A primeira pessoa a dar materialidade a uma cultura antirracista na organização é sempre a que ocupa a cadeira da presidência.

Existe, sobretudo, a certeza de que a cultura organizacional é tão importante quanto a estratégia do negócio. Por essa razão, existe investimento, orçamento e área dedicada a tratar diversidade, equidade e inclusão como agenda de negócio e não como uma pauta ou causa menor que deve ser tratada isoladamente pela área de pessoas.

É preciso entender que o processo de transformação de culturas passa pela mudança de mindset. Como seres humanos, somos complexos e levamos tempo para assimilar novos aprendizados, olhar para nossos vieses, preconceitos e prejulgamentos. Nossa formação ideológica e psicossocial não é algo que vai mudar de um dia para o outro. Com isso, o comum entre as empresas que estão nesse caminho de transformação de cultura é a cadência.

Outro aspecto em comum, é o entendimento do contexto social em que a organização está inserida, em olhar para um cenário de desigualdades estruturais como o nosso e entender que ela tem um papel de transformação e de responsabilidade social naquele meio e construir ações a partir disso.

FC Brasil – Pode citar exemplos de ações afirmativas em empresas que estão gerando bons resultados?

Ana Bavon – Quando falamos que diversidade e inclusão trazem inovação e valor para as organizações, estamos falando do despertar do potencial das pessoas, do engajamento e do comprometimento que só é possível em culturas inclusivas.

Em meu trabalho de construção de estratégias em DEI  na B4People, foi possível perceber isso na prática, a partir dos resultados com a primeira turma de trainees negros da Bayer, no programa liderança negra que começamos em 2020. Na primeira turma tivemos 19 trainees negras e negros que hoje integram posições de direção na Bayer. Rodamos um programa de um ano e meio e já temos ótimos resultados.

A agilidade emocional e a capacidade de sentir para além de si são elementos capazes de cocriar futuros inimagináveis para aqueles que pensam a vida de forma homogênea.

Em 2023, estamos com uma nova turma de trainees com foco nas ações afirmativas e reserva de vagas para pessoas negras. Nessa nova turma, saímos de 19 para 33 novos trainees. A demanda aumentou porque as diversas lideranças da Bayer solicitaram que mais trainees fossem integrados às equipes, pois o desempenho da primeira turma foi surpreendente.

Agora, com 33 trainees, temos a expectativa de que seja a melhor experiência e que consigamos que as próximas turmas sejam ainda maiores. Hoje os ex- trainees compartilham experiências com a nova turma e temos recebido feedbacks bem positivos e inspiradores. É um programa que nos enche de orgulho.

A Bayer como pioneira na implementação de ações afirmativas no ramo, sai na frente, colhendo bons frutos de uma ação que leva tempo e requer estratégia para ser implementada. O desafio começou lá atrás, quando trabalhamos o ambiente onde esses trainees seriam inseridos. Provavelmente, se esse trabalho não tivesse sido feito, não teríamos hoje, uma turma muito maior e engajada.

FC Brasil – Como tem sido sua experiência de trabalhar a pauta antirracista com marcas e grandes empresas ?

==============================

■ **EXERCÍCIOS PROPOSTOS**:
A. Liste os três recursos que, segundo a entrevista, existem para tratar diversidade, equidade e inclusão como agenda de negócio.
B. Resuma a entrevista em duas frases.
C. Retome a entrevista sobre cultura antirracista nas empresas a partir do ponto em que o texto termina.
As linhas a seguir não têm relação com a entrevista.

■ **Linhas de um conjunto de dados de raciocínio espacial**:
==============================

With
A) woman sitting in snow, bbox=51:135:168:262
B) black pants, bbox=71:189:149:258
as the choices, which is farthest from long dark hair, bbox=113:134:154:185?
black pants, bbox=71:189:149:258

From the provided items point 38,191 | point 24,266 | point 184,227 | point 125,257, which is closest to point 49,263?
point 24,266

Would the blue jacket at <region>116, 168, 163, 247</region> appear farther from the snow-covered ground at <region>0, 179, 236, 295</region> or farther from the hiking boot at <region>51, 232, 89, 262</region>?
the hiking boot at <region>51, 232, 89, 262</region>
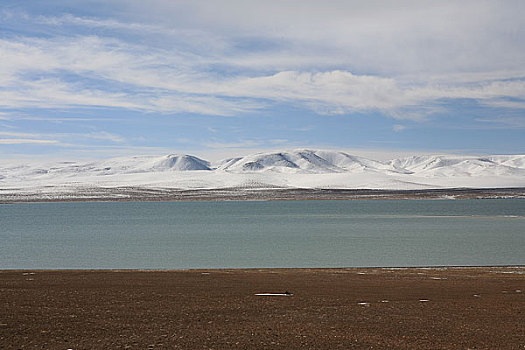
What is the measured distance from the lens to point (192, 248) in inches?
1217

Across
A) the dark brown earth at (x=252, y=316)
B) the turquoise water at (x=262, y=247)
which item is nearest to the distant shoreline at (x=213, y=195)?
the turquoise water at (x=262, y=247)

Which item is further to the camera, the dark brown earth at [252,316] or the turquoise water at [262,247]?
the turquoise water at [262,247]

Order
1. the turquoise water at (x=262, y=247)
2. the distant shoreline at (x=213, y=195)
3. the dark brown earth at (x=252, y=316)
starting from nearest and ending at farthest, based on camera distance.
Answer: the dark brown earth at (x=252, y=316)
the turquoise water at (x=262, y=247)
the distant shoreline at (x=213, y=195)

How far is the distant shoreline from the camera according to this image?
11350 cm

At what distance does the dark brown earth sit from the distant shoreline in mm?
101602

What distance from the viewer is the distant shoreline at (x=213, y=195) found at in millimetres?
113500

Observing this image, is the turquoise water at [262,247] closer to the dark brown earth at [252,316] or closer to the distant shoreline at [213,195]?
the dark brown earth at [252,316]

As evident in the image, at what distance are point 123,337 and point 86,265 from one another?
736 inches

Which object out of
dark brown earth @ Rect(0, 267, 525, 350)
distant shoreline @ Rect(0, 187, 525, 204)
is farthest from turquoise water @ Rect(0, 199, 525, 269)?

==============================

■ **RESPOSTAS**:
A. Investimento, orçamento e área dedicada.

B. A entrevista afirma que a cultura antirracista ganha materialidade a partir da presidência e que sua construção exige investimento e cadência, já que a mudança de mindset leva tempo. Como exemplo, cita o programa de trainees negros da Bayer, iniciado em 2020, cuja primeira turma de 19 pessoas teve desempenho tão bom que a turma de 2023 passou a ter 33 trainees.

C.
Ana Bavon –  Desafiadora. Em um contexto como o nosso, trabalhar a agenda antirracista nas organizações é um processo permeado por complexidades, uma vez que o racismo em seu sentido estrutural consegue se enraizar nas normas, na visão de mundo, nas mentalidades e na percepção das pessoas. O primeiro grande desafio é demonstrar que ser racista não é uma questão de opção, é estruturante e definidor.

Uma vez compreendida a imbricação individual no contexto social, é possível observar a mudança. As pessoas saem da posição de aliados na luta antirracista e passam a se compreender como agentes responsáveis pela manutenção ou transformação do status quo. Afinal, racismo não está na ordem da culpa, mas da responsabilização.

o processo de transformação de culturas passa pela mudança de mindset. Como seres humanos, somos complexos e levamos tempo para assimilar novos aprendizados.

A primeira pessoa a dar materialidade a uma cultura antirracista na organização é sempre a que ocupa a cadeira da presidência. É ela quem vai "cascatear", por meio do exemplo, comportamentos antirracistas. É ela também quem tem a caneta capaz de assinar compromissos que coloquem a organização no caminho do bem-estar sócio-racial e da justiça racial.

A experiência que tenho tido com grandes organizações vem sendo bastante positiva nesse aspecto de unir intenção, ação e estratégia. Algumas organizações já entenderam que é impossível construir culturas inclusivas sem falar do racismo e sem construir ações que mitiguem sua reprodução no ambiente corporativo.

Não entender a complexidade de um trabalho que vise mitigar a reprodução do racismo significa estar passível de correr riscos que podem trazer impactos negativos para toda cadeia de valor de uma empresa e minar a segurança psicológica das pessoas que a compõem e das que consomem seus produtos ou serviços.

FC Brasil – Em um momento no qual a IA generativa domina a conversa sobre o futuro dentro das companhias, qual a importância de falar sobre o humanismo radical para inovação?

Ana Bavon –  As tecnologias e a inteligência artificial fazem parte do nosso tecido social. Uma questão muito importante quando trabalhamos cultura inclusiva é ter em vista que estamos tratando de pessoas, que são diversas e complexas.

Quando observamos a chegada da inteligência artificial e de um futuro que se apresenta como possibilidade de nos oferecer uma vida mais autônoma, porém menos previsível, é preciso entender se os ganhos que teremos com essa autonomia e com as inovações irão favorecer a superação das desigualdades ou acirrá-las ainda mais.

Quando falamos que diversidade e inclusão trazem inovação e valor, estamos falando do engajamento e do comprometimento que só é possível em culturas inclusivas.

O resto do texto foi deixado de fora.